Alıştırma yönergesi >>
Erdek kültürünü anlatan metne göre zeytin küfelerinin hangi ağaçtan yapıldığını yazın.

Metin alıntısı >>
Bugün, 18 Mayıs 2024 Cumartesi

ALAADDİN BABUCÇU


YOZLAZŞAN KÜLTÜR, PANAYIRLAŞAN TURİZM...

Nefes almadan anlatmaya çalışacağım bir zamanlardaki Erdek kültürünü anlayıp, şu an ile kıyaslamanızı ve nefessiz kalmamanız için de virgül aralarında nefes almanızı mutlaka öneririm !


Nefes almadan anlatmaya çalışacağım bir zamanlardaki Erdek kültürünü anlayıp, şu an ile kıyaslamanızı ve nefessiz kalmamanız için de virgül aralarında nefes almanızı mutlaka öneririm !
Tek katlı, kiremit çatılı, çoğunun duvarları toprak-saman karışımlı çamurla sıvalı, çivitle renklendirilmiş kireç badananın aydınlattığı evlerin zambak, gül, sardunya çiçekleri veya asma çardaklarının süslediği avlularında, güneşin altında çiroz balıklarının gerdanlıkta asılı siyah incileri andıran manzarasını, pencere kenarında kuruyan tarhana hamurunun pembe rengini ve kokusunu, kapıların önünde kostik ve zeytinyağının varilden bozma kazanlarda kaynatılarak, kalıp kalıp dökülen zeytin kokulu sabunlarını, zeytinciliğin yanında sürdürülen bağcılıktan kazanılan üzümlerden elde edilen şıranın bakır kazanlarda pişirilmesiyle yüzleri güldüren pekmezlerin başında, tahta tabureler üzerinde bir gün önce aynı sokakta yapılan kına gecesini çekiştiren ihtiyarların muhabbetine limon sıkarcasına kafa şişiren, çelik çomak, yakar top, saklambaç ve saka oynayan, ip atlayan çocukların seslerini, bu ilçenin geçmişindeki bir başka geçim kaynağı olan, ipek üretimi için beslenen ipek böceklerinin sevdiği yeşil yapraklı dut dallarını eşeğin sırtından indirmeye çalışan ev halkını, elini kulağına koyarak bizzat minarenin tepesinde, dört bir yöne doğru yürüyerek, kendi sesiyle(!) ezan okuyan müezzini kaldırım kenarındaki kadim değirmen taşının üzerine oturarak dinleyişimizi, Kapı Dağ’ın granitlerinden zar hanelerde el ile kesilip, yine el işçiliğiyle yollara döşenmiş kübik taşların üstünde topaç çevirmeye çalışan çocukları ve o yolların üzerinde yanan Hıdrellez zamanı ateşleriyle, şu anda tel örgülerden ve bariyerlerden (engelleyicilerden) içeriye girilemeyen Seyit Gazi Tepesi’nin sırtlarında piknik sepetleri, yaygıları ve rengarenk giysileriyle çoluk çocuk piknik yapanları, halkın kutladığı kiraz festivallerini, dalgaların arasında kımıldayan, kestane ağacından yapılmış, yediği salamuradan kararan zeytin küfelerinin deniz sularında ağarmasını gören var mı?

Sınırlayıcı kutu verilerinden alıntılar
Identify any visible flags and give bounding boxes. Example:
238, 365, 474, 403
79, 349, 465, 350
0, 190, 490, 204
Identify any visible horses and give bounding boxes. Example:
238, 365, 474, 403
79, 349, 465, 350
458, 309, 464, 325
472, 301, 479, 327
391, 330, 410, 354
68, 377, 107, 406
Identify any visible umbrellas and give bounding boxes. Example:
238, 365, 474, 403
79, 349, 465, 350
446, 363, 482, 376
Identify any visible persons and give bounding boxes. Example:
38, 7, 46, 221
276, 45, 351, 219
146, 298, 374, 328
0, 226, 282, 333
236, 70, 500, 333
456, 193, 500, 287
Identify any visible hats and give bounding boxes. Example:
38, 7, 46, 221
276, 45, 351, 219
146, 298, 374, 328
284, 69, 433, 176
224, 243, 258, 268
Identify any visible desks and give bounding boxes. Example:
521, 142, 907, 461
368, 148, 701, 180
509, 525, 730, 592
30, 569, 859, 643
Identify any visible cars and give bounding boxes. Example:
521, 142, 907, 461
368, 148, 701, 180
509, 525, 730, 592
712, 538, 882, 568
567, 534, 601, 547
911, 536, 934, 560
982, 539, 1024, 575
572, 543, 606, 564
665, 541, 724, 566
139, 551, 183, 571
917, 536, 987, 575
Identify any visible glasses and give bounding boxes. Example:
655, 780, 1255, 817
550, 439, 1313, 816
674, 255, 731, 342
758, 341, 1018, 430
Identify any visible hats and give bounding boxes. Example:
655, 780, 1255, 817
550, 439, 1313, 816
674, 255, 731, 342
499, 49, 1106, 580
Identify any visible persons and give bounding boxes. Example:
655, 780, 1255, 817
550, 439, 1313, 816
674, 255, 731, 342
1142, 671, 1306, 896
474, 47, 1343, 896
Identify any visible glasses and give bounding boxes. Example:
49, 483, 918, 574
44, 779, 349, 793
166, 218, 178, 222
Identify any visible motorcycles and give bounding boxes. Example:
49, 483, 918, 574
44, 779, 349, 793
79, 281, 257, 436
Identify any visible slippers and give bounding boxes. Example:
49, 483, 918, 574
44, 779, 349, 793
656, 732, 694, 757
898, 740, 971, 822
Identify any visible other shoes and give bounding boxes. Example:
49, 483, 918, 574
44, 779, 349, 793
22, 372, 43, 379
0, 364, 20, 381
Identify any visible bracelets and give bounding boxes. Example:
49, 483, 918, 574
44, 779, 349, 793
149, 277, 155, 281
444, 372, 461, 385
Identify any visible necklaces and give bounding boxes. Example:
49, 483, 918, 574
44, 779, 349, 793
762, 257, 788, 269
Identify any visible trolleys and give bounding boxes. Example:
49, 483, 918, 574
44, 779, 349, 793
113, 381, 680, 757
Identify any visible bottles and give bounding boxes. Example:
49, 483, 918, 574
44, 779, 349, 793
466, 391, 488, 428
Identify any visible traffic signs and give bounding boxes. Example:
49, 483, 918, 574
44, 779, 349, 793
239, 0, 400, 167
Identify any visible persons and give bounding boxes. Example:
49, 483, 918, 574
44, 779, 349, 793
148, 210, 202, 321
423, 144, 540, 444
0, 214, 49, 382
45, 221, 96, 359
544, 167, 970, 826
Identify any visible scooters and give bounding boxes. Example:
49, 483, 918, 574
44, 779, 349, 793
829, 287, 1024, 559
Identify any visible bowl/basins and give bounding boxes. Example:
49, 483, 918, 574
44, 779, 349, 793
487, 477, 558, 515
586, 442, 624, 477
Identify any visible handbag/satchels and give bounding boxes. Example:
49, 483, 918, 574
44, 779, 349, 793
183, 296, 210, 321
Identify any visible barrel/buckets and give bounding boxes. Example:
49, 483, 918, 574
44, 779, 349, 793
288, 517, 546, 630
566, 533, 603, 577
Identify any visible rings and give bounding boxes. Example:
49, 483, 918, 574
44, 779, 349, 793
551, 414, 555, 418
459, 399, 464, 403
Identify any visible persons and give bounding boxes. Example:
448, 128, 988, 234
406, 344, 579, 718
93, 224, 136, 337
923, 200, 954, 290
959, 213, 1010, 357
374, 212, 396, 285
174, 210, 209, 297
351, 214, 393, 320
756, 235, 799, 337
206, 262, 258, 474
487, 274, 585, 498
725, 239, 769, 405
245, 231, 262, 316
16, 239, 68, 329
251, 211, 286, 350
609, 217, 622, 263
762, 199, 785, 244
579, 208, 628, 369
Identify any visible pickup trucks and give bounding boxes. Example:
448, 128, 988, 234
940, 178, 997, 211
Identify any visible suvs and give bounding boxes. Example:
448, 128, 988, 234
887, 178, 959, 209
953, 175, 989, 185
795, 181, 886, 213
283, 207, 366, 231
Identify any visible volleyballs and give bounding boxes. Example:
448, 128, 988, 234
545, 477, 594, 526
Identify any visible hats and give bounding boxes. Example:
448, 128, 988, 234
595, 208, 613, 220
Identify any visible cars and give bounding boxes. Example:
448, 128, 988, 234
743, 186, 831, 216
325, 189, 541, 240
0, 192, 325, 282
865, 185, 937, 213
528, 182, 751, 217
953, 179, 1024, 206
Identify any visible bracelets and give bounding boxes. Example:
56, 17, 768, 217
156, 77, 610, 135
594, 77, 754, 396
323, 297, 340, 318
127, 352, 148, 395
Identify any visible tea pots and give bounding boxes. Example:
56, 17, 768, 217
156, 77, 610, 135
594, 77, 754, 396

Görev cevabı >>
Kestane ağacından yapılmıştır.